Pitch trumps trading pits
A study of 15 international stock exchanges during the 2010 World Cup found market trades almost halved when the national team was playing, with a further drop occurring if a goal was scored.
A separate study found World Cup losses led to a next-day stock market decline of 0.49 per cent. The effect was stronger in small stocks and in more important games, and also evident after international cricket, rugby and basketball games.
International stock markets have markedly lower returns when the clocks go back, according to a 2000 study co-authored by Prof Mark Kamstra. The “daylight-savings anomaly” may be due to heightened anxiety and risk aversion following sleep pattern changes, the study said.
The claim has been disputed by other academics but Prof Kamstra, who has also published research linking seasonal affective disorder with stock returns, says the anomaly “remains intact”.

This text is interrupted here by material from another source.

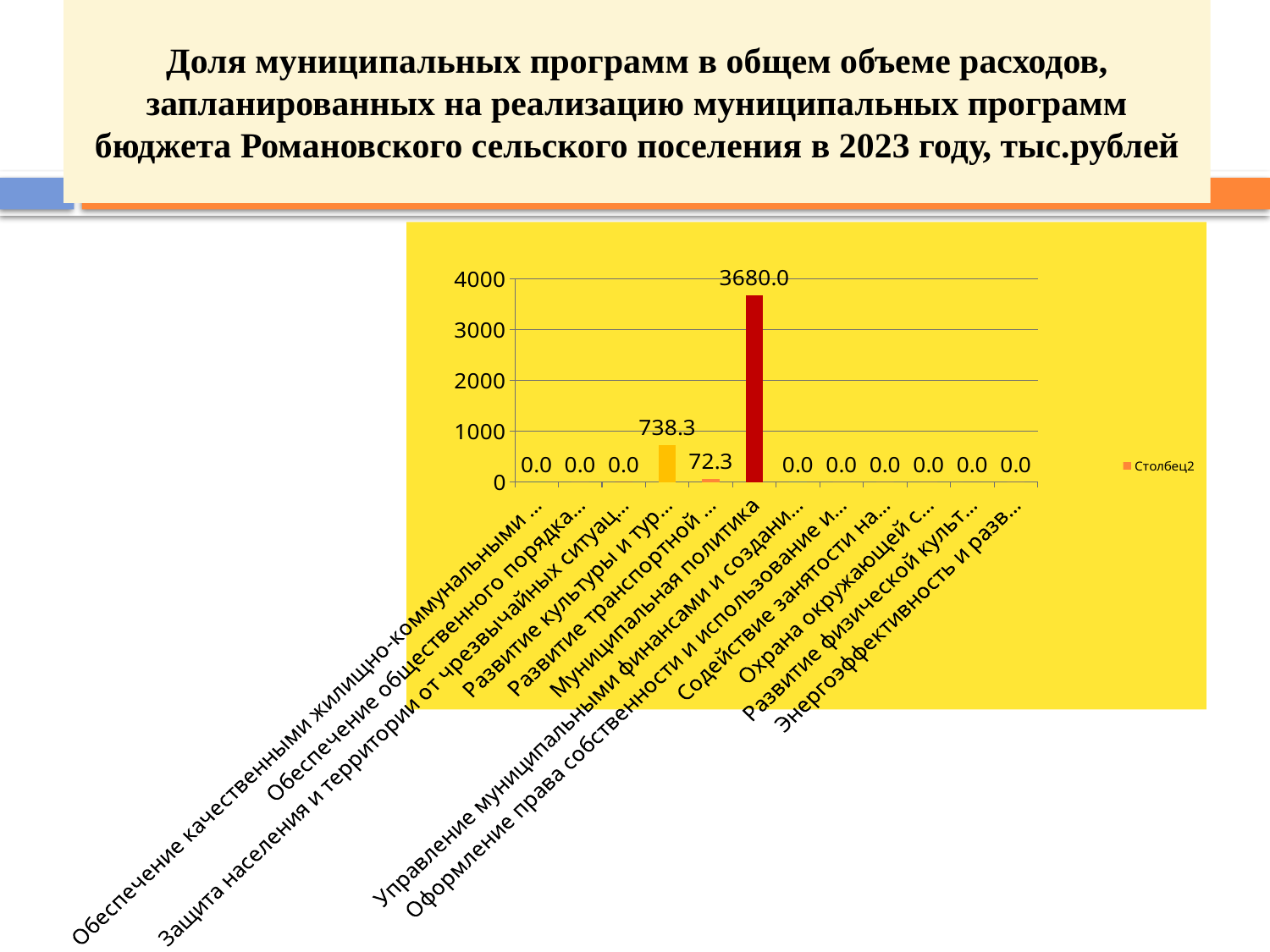
How many categories are shown on the x axis? 12 What is the value for Муниципальная политика? 3680.0 Is the value for Муниципальная политика greater or less than 3000? greater What is the difference between the value for Муниципальная политика and the value for the category beginning "Развитие культуры и тур..."? 2941.7 What is the value for the category beginning "Развитие транспортной ..."? 72.3 What is the value for the category beginning "Развитие культуры и тур..."? 738.3 Which is larger: the value for the category beginning "Развитие культуры и тур..." or the value for the category beginning "Развитие транспортной ..."? Развитие культуры и тур... What is the difference between the value for the category beginning "Развитие культуры и тур..." and the value for the category beginning "Развитие транспортной ..."? 666.0 How many series does the legend list? 1 What kind of chart is shown on the slide? bar chart How many categories have a value of 0.0? 9 Which category has the highest value? Муниципальная политика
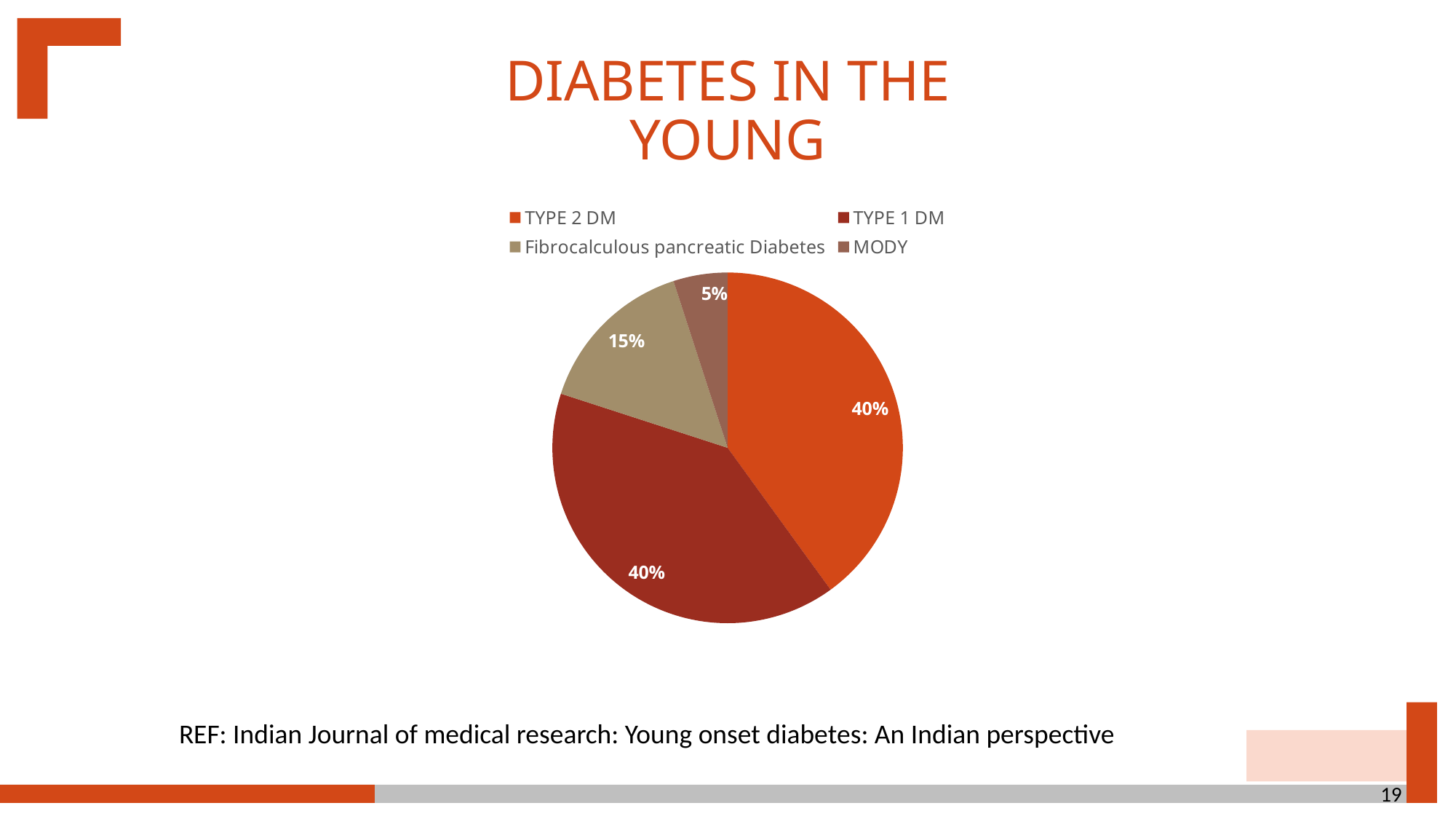
How many entries does the legend list? 4 How many slices does the pie chart have? 4 What share of the pie does TYPE 2 DM represent? 40% Which is larger, the share for Fibrocalculous pancreatic Diabetes or the share for MODY? Fibrocalculous pancreatic Diabetes What is the title of the slide containing the pie chart? DIABETES IN THE YOUNG What is the difference between the share for Fibrocalculous pancreatic Diabetes and the share for MODY? 10% What kind of chart is shown on the slide? pie chart Which category has the smallest slice of the pie? MODY What share of the pie does MODY represent? 5% What is the difference between the share for TYPE 2 DM and the share for Fibrocalculous pancreatic Diabetes? 25% What share of the pie does Fibrocalculous pancreatic Diabetes represent? 15% What share of the pie does TYPE 1 DM represent? 40%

Market volatility can be bad for your health as well as your wealth. A study published in the Journal of the American College of Cardiology found that a Nasdaq fall of 40 per cent was associated with a 36 per cent increase in heart attacks. Proportionally, the effect is more severe in China, another study finding that each 1 per cent move in the Shanghai Composite Index increased heart disease deaths by 5 per cent.
The findings, said analyst firm Sanford Bernstein, indicate volatility is as dangerous as high-risk heart patients not taking cholesterol-lowering drugs.